== GIVEN PROBLEM ==
Tally the lines of the entries below that contain the string "instances", treating uppercase and lowercase as different. Give only the number.

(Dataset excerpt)
•••••

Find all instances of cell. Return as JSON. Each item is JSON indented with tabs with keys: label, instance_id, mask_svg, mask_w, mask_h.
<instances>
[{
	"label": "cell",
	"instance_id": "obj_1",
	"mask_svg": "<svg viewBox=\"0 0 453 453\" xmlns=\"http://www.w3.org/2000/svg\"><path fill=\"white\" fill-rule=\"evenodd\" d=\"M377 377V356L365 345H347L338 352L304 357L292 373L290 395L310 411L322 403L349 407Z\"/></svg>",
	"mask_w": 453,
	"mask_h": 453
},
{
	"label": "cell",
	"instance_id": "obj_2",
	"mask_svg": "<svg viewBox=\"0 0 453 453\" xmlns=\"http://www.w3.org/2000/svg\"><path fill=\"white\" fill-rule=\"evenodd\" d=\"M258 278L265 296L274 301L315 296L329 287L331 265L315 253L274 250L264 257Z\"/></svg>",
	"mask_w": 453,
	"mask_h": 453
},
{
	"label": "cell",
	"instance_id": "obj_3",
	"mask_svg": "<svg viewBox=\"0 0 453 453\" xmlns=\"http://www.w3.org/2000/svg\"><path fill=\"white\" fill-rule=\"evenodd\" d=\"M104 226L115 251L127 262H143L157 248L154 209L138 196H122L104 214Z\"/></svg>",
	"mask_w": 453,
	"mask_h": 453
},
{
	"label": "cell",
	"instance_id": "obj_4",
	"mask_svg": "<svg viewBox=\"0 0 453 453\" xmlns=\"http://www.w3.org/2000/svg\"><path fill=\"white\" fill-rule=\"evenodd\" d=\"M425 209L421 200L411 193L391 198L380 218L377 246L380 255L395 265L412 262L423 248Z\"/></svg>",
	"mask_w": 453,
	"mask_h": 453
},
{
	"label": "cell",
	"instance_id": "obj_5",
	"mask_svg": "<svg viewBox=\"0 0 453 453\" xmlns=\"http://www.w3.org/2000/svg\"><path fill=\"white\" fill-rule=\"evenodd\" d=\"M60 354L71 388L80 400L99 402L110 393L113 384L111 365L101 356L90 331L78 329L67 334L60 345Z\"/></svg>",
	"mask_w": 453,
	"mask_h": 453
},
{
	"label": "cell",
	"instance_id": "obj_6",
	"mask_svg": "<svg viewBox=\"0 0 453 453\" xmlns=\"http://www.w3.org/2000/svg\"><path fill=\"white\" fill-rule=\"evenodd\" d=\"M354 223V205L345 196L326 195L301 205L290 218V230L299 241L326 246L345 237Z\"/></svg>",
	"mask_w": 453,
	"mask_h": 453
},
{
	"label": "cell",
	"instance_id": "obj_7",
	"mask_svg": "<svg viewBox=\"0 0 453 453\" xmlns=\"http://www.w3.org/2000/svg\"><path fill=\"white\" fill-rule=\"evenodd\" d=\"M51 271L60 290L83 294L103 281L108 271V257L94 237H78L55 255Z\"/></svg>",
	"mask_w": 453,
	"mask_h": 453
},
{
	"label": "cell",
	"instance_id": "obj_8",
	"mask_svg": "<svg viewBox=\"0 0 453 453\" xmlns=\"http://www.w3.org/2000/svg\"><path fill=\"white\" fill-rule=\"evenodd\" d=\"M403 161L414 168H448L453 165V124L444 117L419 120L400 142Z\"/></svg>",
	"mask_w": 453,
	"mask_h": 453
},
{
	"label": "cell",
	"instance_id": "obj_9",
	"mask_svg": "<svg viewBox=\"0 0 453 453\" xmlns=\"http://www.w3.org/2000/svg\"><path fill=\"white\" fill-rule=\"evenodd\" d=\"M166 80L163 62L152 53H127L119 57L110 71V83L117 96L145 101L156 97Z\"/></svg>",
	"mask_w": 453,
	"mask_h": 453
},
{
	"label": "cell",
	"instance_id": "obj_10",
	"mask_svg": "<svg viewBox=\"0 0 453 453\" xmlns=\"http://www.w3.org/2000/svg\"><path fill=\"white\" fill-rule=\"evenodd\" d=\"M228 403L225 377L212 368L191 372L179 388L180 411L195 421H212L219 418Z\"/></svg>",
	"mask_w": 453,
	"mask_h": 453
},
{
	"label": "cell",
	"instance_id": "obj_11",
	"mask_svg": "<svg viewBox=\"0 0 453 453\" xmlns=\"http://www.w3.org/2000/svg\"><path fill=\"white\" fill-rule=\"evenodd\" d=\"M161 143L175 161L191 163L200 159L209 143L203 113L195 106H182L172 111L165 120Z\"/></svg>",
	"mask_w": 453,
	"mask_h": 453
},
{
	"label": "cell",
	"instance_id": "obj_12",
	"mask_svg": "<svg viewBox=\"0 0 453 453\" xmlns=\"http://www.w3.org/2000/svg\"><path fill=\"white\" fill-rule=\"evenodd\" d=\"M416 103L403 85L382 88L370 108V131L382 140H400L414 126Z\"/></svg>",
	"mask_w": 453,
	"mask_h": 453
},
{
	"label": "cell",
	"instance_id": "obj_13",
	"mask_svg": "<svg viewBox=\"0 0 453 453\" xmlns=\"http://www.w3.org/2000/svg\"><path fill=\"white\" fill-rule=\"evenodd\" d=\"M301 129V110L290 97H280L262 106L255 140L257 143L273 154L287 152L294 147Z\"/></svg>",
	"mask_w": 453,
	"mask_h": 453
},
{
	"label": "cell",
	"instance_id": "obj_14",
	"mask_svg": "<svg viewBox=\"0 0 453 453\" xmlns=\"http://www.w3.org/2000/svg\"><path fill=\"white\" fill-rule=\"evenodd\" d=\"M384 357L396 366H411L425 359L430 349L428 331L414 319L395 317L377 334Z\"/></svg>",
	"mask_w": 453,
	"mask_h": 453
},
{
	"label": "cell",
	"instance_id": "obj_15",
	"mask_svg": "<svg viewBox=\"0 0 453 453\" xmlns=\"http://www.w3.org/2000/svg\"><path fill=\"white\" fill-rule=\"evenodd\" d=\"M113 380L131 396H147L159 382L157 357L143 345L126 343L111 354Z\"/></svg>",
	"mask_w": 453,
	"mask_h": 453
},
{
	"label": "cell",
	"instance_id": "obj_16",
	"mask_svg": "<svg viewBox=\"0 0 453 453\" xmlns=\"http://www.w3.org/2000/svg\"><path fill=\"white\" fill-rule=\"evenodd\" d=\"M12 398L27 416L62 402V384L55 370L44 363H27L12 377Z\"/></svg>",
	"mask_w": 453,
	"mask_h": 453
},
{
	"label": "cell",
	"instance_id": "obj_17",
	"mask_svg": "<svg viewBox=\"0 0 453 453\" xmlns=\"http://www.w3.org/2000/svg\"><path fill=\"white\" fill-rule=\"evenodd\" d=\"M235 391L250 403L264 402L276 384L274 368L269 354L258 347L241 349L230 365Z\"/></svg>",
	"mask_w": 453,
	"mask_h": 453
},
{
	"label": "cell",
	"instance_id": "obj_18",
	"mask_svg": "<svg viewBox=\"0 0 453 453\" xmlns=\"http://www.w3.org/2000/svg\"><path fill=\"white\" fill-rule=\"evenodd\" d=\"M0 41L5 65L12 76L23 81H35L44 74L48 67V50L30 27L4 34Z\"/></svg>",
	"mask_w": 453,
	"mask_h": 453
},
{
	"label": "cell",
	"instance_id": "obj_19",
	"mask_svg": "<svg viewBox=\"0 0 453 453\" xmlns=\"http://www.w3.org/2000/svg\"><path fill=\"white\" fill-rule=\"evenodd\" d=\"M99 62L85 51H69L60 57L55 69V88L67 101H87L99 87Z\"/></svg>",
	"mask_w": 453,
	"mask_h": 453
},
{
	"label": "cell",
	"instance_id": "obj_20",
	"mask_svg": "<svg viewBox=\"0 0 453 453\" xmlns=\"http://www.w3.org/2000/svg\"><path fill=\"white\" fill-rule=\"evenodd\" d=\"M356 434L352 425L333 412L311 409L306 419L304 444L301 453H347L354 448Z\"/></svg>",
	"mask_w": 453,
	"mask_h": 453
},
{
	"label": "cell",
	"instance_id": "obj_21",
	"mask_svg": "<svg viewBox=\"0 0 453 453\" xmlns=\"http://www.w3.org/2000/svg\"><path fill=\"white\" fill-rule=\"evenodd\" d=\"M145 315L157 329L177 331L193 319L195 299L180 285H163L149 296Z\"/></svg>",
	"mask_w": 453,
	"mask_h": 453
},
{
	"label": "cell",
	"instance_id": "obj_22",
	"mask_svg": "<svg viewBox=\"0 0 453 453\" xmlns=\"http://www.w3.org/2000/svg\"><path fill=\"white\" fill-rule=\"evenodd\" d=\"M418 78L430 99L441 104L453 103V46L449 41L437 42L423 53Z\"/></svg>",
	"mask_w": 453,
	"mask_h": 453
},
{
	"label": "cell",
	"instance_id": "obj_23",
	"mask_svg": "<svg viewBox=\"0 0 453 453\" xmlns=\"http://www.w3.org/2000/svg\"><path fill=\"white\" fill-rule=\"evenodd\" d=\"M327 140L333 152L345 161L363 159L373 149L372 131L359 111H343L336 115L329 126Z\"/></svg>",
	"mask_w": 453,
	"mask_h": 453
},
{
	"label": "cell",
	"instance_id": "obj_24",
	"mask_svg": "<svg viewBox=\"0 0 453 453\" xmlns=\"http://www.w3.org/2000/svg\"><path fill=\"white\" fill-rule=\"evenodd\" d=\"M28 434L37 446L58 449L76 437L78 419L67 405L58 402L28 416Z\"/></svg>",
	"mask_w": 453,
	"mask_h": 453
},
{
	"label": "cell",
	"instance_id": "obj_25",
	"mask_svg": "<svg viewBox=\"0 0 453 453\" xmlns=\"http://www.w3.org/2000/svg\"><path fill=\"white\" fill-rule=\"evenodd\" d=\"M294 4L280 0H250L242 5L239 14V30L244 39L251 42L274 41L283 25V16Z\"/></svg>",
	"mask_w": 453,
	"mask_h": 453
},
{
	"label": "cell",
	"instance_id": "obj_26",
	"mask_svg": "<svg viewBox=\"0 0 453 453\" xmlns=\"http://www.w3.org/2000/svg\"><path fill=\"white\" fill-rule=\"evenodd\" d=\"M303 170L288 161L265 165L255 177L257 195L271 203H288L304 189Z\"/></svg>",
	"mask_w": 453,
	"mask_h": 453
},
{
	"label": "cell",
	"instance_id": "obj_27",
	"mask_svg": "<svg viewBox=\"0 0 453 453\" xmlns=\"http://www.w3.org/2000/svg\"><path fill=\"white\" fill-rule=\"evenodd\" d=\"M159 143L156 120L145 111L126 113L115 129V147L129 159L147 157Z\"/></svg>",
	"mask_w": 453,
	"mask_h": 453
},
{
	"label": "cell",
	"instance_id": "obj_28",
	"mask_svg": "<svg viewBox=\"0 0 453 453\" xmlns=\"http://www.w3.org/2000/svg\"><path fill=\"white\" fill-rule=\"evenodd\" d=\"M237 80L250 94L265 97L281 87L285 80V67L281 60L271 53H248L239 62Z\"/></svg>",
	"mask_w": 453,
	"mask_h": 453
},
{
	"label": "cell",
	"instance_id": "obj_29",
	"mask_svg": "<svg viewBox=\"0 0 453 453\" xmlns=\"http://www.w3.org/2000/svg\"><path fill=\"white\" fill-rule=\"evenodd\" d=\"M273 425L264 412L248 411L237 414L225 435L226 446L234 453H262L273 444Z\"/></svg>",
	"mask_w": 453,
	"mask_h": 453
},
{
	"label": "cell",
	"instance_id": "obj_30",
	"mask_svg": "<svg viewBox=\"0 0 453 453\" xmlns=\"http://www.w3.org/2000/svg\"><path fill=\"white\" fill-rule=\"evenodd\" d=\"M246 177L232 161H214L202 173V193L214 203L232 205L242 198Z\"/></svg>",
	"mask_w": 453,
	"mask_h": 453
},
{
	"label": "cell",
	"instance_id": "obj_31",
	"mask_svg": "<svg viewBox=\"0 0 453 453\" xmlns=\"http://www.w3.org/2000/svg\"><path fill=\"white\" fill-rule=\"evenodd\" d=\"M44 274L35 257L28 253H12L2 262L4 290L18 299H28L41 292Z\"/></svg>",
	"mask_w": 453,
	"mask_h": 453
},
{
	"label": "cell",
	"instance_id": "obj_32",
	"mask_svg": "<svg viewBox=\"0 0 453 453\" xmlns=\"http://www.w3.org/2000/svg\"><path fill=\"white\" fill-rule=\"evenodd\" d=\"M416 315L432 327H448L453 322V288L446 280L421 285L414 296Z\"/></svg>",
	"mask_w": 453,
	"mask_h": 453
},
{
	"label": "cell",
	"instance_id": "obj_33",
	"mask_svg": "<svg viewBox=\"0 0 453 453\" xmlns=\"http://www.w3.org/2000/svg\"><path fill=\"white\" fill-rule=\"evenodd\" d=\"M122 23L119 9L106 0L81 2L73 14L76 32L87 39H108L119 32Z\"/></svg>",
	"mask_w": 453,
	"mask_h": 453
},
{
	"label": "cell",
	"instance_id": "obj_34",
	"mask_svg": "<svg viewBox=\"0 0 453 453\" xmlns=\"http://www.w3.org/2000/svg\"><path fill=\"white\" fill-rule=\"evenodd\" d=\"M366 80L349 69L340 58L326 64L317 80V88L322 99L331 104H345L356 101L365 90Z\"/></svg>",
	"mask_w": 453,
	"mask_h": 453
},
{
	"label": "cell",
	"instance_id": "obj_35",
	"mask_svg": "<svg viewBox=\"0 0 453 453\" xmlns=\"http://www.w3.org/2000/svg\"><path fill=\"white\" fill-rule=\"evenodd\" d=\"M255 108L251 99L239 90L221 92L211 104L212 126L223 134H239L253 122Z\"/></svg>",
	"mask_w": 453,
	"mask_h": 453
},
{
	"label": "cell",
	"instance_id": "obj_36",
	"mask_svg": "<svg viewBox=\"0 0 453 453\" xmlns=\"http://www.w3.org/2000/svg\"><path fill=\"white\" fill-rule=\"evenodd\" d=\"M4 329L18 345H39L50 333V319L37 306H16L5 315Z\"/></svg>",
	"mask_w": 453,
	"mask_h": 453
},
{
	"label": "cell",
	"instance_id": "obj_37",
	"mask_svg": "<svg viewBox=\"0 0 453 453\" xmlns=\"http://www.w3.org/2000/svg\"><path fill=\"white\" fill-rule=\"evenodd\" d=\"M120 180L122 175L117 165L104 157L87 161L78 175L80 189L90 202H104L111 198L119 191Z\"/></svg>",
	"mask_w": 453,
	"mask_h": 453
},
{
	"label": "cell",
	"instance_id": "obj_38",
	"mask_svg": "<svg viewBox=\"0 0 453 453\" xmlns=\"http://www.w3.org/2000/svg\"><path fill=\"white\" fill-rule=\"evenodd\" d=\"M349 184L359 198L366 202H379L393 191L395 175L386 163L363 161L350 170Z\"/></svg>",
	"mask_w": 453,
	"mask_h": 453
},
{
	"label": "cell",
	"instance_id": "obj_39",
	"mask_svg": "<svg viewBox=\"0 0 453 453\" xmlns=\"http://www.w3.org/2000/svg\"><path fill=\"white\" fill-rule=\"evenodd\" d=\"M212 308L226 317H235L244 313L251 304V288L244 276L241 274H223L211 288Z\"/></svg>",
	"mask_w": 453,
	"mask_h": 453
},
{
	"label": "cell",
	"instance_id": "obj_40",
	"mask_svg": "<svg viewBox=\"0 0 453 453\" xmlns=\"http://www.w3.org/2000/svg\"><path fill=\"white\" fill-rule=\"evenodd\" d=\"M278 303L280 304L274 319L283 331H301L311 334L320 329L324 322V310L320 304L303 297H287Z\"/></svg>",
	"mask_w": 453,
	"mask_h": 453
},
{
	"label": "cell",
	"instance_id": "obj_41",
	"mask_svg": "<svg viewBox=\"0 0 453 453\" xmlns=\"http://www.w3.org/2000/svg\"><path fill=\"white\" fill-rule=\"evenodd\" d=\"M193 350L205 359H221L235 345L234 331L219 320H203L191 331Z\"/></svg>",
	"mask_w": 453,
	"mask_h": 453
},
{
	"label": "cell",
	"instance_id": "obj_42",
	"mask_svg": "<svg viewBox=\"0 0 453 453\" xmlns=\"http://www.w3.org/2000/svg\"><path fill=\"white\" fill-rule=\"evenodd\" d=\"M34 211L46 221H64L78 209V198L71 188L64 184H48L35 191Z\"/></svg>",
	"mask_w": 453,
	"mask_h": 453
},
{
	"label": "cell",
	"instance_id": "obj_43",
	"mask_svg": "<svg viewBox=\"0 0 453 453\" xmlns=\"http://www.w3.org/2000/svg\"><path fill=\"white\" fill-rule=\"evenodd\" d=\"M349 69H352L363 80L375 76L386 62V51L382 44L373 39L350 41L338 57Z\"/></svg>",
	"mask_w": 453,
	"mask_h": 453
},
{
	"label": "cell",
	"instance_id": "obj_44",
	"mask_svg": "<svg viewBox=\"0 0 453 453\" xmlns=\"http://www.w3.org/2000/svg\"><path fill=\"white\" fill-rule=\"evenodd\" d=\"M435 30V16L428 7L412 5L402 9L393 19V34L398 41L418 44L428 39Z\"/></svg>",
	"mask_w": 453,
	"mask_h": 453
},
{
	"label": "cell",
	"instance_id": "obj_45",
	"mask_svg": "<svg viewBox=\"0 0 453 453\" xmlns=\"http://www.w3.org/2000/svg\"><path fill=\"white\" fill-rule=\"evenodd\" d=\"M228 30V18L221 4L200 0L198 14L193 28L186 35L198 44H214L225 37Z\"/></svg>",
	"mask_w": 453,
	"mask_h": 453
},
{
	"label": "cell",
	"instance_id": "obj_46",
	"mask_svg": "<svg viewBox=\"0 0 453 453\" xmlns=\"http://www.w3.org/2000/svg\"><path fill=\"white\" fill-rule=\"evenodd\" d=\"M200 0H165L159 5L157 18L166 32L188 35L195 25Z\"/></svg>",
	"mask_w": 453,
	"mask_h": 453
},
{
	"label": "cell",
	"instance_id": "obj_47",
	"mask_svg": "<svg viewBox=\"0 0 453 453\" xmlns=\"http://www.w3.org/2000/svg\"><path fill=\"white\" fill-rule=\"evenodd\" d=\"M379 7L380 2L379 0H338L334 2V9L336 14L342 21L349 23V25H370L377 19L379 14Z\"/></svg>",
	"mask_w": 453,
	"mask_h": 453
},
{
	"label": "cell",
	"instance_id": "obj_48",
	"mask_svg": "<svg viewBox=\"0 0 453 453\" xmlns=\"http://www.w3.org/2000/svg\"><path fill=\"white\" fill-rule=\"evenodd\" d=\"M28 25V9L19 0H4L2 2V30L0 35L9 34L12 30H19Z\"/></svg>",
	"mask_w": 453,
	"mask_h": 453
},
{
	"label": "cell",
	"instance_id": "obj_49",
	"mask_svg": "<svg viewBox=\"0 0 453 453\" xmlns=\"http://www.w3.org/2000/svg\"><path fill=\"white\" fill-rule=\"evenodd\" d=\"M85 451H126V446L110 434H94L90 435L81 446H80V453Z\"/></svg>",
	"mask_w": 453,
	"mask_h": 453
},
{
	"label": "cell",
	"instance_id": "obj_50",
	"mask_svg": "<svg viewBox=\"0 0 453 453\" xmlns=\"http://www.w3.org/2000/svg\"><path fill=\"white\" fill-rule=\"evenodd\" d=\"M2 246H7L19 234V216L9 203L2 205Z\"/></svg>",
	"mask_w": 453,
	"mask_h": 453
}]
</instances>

•••••

== ANSWER TO THE TASK ==
3